What is the selection pressure for maintenance of potential prion-forming domains through evolution? This remains an open question that needs to be addressed on a case-by-case basis to any protein with orthologs harboring a conserved (Q/N-rich) prion domain. Given the observed conservation pattern of prion domains across the FTOL it is highly likely that some Q/N-rich domains have been retained due to enhancement of protein function, while others due to the retention for prion-forming ability. The extent of which is more prevalent remains to be determined.

Conclusion

We have reconstructed the FTOL using three independent approaches. Overall the resultant phylogenies are congruent with one another and successfully recover the major fungal phyla, subphyla, and classes. We have shown that the underlying gene families used to reconstruct the FTOL do not have a major effect on phylogenomic inferences, nor does the direction that that these families are aligned. Topological differences do occur, but these are mainly in poorly sampled or supported clades. For the first time in fungal phylogenomics, we have utilized multi-gene families to reconstruct the FTOL. The use of multi-gene families allows us to use all relevant phylogenetic data. With the advent of next generation sequencing, the taxonomical diversity and number of fungal genomes are expected to increase rapidly over the coming years. This oncoming deluge of genome data should help further resolve the FTOL. The phylogenomic FTOL presented here should provide a basis for future comparative fungal genomic analyses.
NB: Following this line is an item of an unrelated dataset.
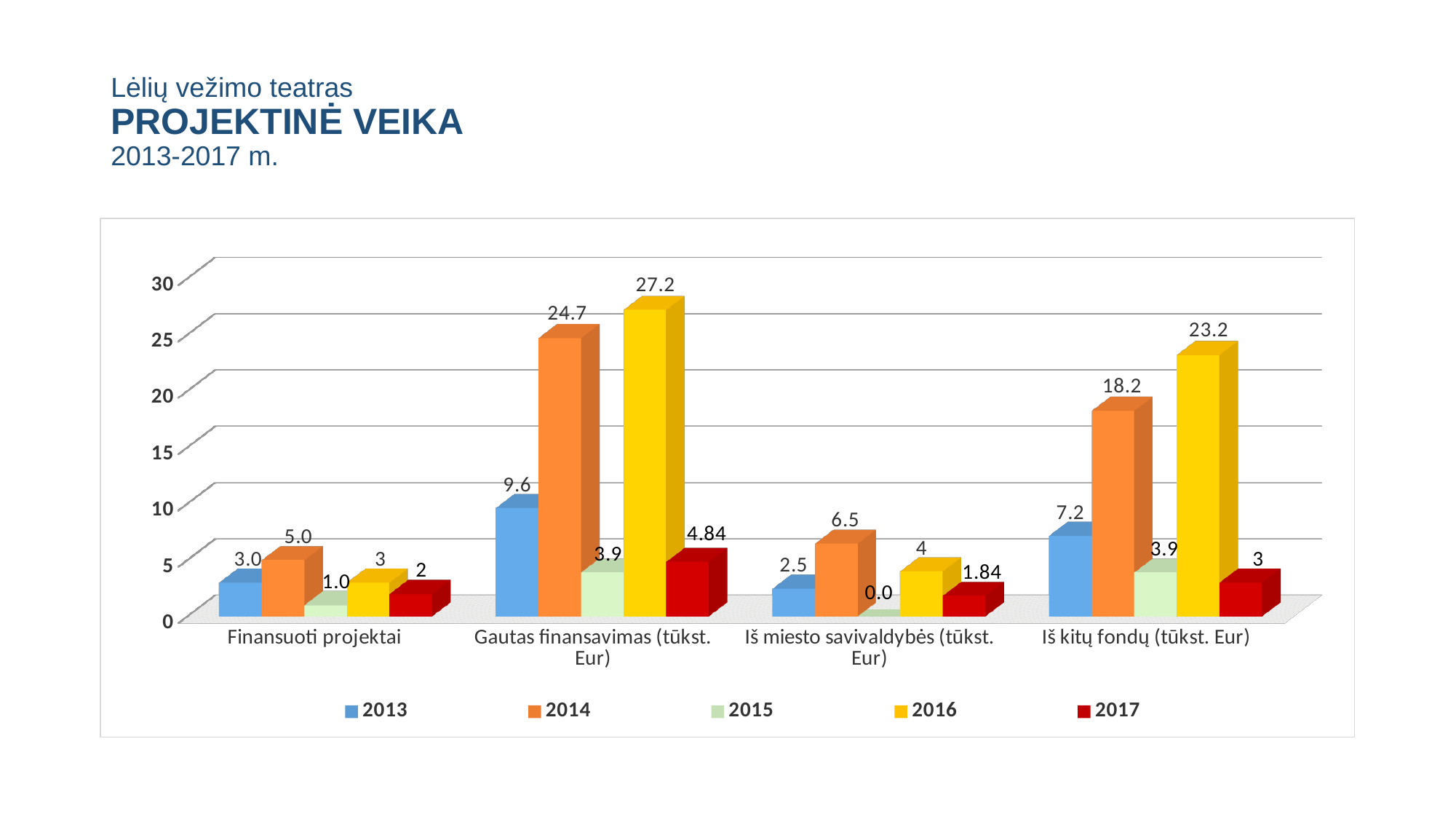
What is the difference between the 2016 and 2014 values in the 'Gautas finansavimas (tūkst. Eur)' category? 2.5 Which year has the lowest value in the 'Finansuoti projektai' category? 2015 How many categories are shown on the x axis? 4 Which year has the highest value in the 'Iš kitų fondų (tūkst. Eur)' category? 2016 Which is larger in the 'Iš miesto savivaldybės (tūkst. Eur)' category: the 2014 value or the 2016 value? 2014 What kind of chart is shown on the slide? Bar chart What is the value for 2015 in the 'Iš miesto savivaldybės (tūkst. Eur)' category? 0.0 What is the value for 2013 in the 'Finansuoti projektai' category? 3.0 What is the value for 2016 in the 'Gautas finansavimas (tūkst. Eur)' category? 27.2 How many series does the legend list? 5 What is the value for 2017 in the 'Iš kitų fondų (tūkst. Eur)' category? 3 Which colour represents the 2016 series in the legend? Yellow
We have also mapped the presence and absence of yeast prion-like proteins onto the FTOL. The distribution of orthologs with conserved putative prion domains varies greatly depending on the protein in question. Some yeast prion protein orthologs are present in the majority of species in the FTOL while others are restricted to only a few species within a particular grouping. The difference in distribution is reflective of the in vivo role of the particular putative prion protein as well as the importance of the Q/N-rich domain to protein function or prion-forming ability.